__Required work__:
Continue the comment thread about a warmer climate and winemaking from the point where it stops.

__Text passage__:
I can’t stand it anymore! If we really could control the climate, and we wanted to make everything better for people and the biosphere in general, WE WOULD MAKE IT WARMER! Especially, at night and in the higher latitudes! Such a thing would be absolutely fabulous for nearly everyone and everything, including wine! Constantly spinning something that is obviously wonderful into unending tails of doom and gloom, must be some kind of mental illness.

Too bad the warming is not going to happen nearly as much as they keep predicting, and periods of ‘global cooling’ are very likely in the mix.

Hugs
Reply to  jclarke341
January 3, 2018 7:19 am

Nonono, the delicate balance of Nature, poor people in the developing countries, and polar bears. We need to keep the climate exactly as it was, including variance and natural disasters.

Talking about conservative? The people who talk for conservation are conservatives, for real. So called conservatives are often utilitarians, ready for a good change.

Ian_UK
January 3, 2018 6:27 am

In the last few days there was a piece on, I think, UK’s Sky News, where the future of French Champagne was claimed to be in doubt because the warming climate means the grapes ripen earlier and are sweeter. Poor things are going to have to adjust their processing methods. Funny how this is a crisis but the ability of entrepreneurs in northern England, at a latitude of 53N and 260m elevation and on NW-facing slopes to boot is seen as good news.

__Data shown__:
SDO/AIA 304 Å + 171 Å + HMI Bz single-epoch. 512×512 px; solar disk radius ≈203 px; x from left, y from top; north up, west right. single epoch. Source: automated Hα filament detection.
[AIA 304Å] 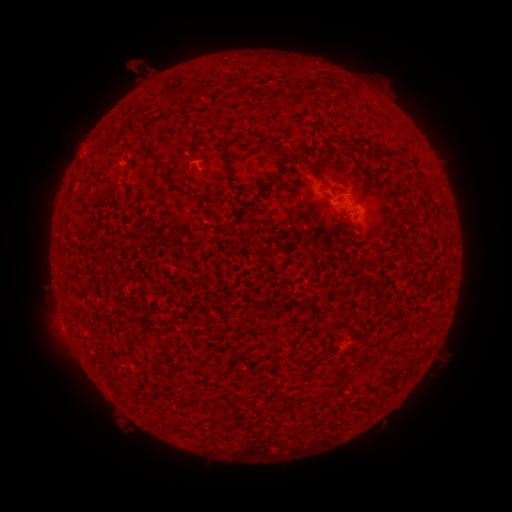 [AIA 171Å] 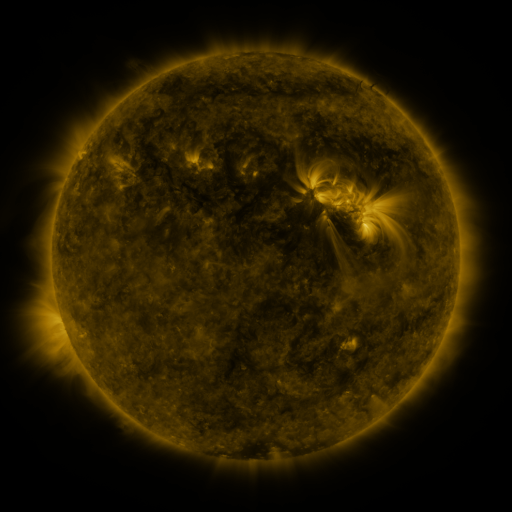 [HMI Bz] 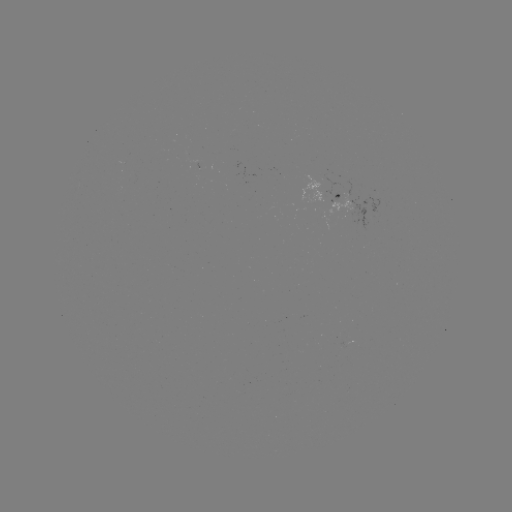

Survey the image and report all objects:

__Exercise answer__:
Ian_UK
Reply to  Ian_UK
January 3, 2018 6:29 am

I should have written “… but the ability of entrepreneurs in northern England …”.

Ian_UK
Reply to  Ian_UK
January 3, 2018 6:30 am

” SHOULD have written “… but the ability of entrepreneurs in northern England TO GROW WINE SUCCESSFULLY AND PROFITABLY…”. Clearly, too much wine!

John F. Hultquist
Reply to  Ian_UK
January 3, 2018 9:25 am

See my comment above at 10:37. – – – reconfiguring Champagné

MarkW
January 3, 2018 6:32 am

100 years ago, wine experts laughed at the notion of high quality California wines.
If the quality of existing vinyards goes down, other regions will step in to pick up the slack.
Ain’t the free market wonderful.

John F. Hultquist
Reply to  MarkW
January 3, 2018 9:56 am

Find and read about:
The Paris Wine Tasting of 1976 — known as the Judgment of Paris
Here is one: Stag’s Leap

Sara
Reply to  MarkW
January 3, 2018 10:35 am

I find wine from the Rapel Valley in Chile to have a certain friendliness to it. It ain’t just for France any more, y’know.

arthur4563
January 3, 2018 7:07 am

If it comes down to it, which I doubt, I would assume that if it’s too warm in a region for a grape, why don’t they simply grow the grape at a higher latitute? Porbablt some esoteric reason not to, knowing the wine people, who generally I consider jerks and frauds. Wine sucks anyway. I never buy the stuff.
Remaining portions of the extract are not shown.